• REQUIREMENT: Copy the lines below word for word, from the line containing "What do you" through the last line, with both ends included.

• RECORDS FOR PROCESSING:
──────────────────────────────

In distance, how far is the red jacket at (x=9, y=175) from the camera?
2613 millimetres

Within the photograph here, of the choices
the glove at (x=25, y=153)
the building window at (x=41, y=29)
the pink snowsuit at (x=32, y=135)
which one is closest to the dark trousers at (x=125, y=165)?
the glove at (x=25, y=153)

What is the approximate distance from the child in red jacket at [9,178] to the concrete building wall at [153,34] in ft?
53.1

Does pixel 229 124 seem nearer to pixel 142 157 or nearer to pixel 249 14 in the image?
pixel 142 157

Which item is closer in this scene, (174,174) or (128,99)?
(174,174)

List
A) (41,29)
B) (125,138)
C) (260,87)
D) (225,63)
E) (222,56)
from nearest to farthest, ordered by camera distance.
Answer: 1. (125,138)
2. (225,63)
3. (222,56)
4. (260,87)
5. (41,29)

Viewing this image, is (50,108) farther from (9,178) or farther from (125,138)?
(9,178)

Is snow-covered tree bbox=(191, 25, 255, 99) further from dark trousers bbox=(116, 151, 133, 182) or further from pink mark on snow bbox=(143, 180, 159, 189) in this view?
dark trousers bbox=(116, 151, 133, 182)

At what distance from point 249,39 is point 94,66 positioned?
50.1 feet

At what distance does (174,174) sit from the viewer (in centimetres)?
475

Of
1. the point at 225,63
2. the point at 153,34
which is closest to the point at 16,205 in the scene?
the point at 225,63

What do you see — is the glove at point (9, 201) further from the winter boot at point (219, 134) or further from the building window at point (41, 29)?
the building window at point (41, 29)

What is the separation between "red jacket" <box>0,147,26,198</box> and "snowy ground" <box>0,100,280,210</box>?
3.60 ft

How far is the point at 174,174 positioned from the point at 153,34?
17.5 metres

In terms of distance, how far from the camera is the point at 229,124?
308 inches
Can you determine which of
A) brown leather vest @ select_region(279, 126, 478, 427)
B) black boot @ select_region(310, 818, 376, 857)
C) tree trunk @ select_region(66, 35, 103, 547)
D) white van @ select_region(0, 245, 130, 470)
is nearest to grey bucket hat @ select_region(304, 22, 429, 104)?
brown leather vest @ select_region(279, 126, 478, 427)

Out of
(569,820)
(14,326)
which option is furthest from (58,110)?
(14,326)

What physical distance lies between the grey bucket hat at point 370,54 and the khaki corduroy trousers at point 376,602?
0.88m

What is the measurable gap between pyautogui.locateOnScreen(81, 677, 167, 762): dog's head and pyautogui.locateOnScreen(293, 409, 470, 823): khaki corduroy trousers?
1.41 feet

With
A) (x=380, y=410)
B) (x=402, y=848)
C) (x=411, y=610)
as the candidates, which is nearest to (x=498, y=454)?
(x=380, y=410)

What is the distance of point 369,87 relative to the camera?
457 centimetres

──────────────────────────────

• IN RESPONSE:
What do you see — is the glove at point (9, 201) further from the winter boot at point (219, 134) or further from the building window at point (41, 29)?
the building window at point (41, 29)

What is the separation between "red jacket" <box>0,147,26,198</box> and "snowy ground" <box>0,100,280,210</box>?
3.60 ft

How far is the point at 174,174 positioned from the point at 153,34?
17.5 metres

In terms of distance, how far from the camera is the point at 229,124?
308 inches
Can you determine which of
A) brown leather vest @ select_region(279, 126, 478, 427)
B) black boot @ select_region(310, 818, 376, 857)
C) tree trunk @ select_region(66, 35, 103, 547)
D) white van @ select_region(0, 245, 130, 470)
is nearest to grey bucket hat @ select_region(304, 22, 429, 104)?
brown leather vest @ select_region(279, 126, 478, 427)

Out of
(569,820)
(14,326)
which option is furthest from (58,110)?
(14,326)

What physical distance lies between the grey bucket hat at point 370,54 and the khaki corduroy trousers at point 376,602?
0.88m

What is the measurable gap between pyautogui.locateOnScreen(81, 677, 167, 762): dog's head and pyautogui.locateOnScreen(293, 409, 470, 823): khaki corduroy trousers?
1.41 feet

With
A) (x=380, y=410)
B) (x=402, y=848)
C) (x=411, y=610)
as the candidates, which is nearest to (x=498, y=454)?
(x=380, y=410)

What is the distance of point 369,87 relative to the camera?
457 centimetres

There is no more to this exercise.